Berlinale 2018 – Minatomachi (Inland Sea) in Forum und The Silk and the Flame in Panorama
Zwei Dörfer, zwei alternde Gesellschaften, viele Schicksale
Die beiden in unterschiedlichen Sektionen der Berlinale gezeigten Filme ergäben ein reizvolles Double Feature. Beide zeigen uns abgeschiedene kleinste Ortschaften, in Japan der eine, in China der andere. Beide befassen sich eingehend mit den Themen des Alterns und dessen tiefgreifenden Folgen. Beide erzielen ihre Wirkung mit angenehm zurückhaltenden Mitteln, beide verlassen sich auf die Bildkraft des Schwarz-Weiss.

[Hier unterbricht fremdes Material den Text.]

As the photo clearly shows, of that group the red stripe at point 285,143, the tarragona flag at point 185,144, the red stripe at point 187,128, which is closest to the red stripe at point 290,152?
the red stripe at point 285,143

Minatomachi (Inland Sea) entführt uns nach Ushimado, einem japanischen Fischerdorf mit einer alarmierenden Zahl leerer Häuser, der Ort stirbt sprichwörtlich aus. Kazuhiro Soda lässt die betagten verbliebenen Menschen für sich selbst sprechen, oft tun sie es am eindringlichsten, wenn sie schweigen. Soda ist eine One Man Show, Regisseur, Kameramann, Produzent und Editor. Seine selbst auferlegten “zehn Gebote” lassen dänische Dogma Filme als ausgesprochen entspannte Veranstaltung erscheinen: kein Skript, keine Absprachen mit gefilmten Personen, kein Kommentar, keine Musik. Nach einer ursprünglichen Inspiration als Ausgangspunkt lässt er den Zufall diktieren, was der Film zeigt. In Inland Sea entsteht so ein ebenso kontemplatives wie bedrückendes Bild von verlassenen Menschen am Ende ihres Lebens. Der 86jährige Fischer, der noch immer alleine sein Boot handhabt, wider bessere Einsicht. Die 84jährige Frau, die fest daran glaubt, ihr behinderter Sohn sei ihr von einer Wohlfahrtseinrichtung gestohlen worden, damit diese die staatlichen Hilfsmittel für ihn einkassieren kann. Die noch vergleichsweise vital wirkende Fischhändlerin, die auch Anlaufstelle für die vielen streunenden Katzen ist, die heimlichen Stars dieses Films.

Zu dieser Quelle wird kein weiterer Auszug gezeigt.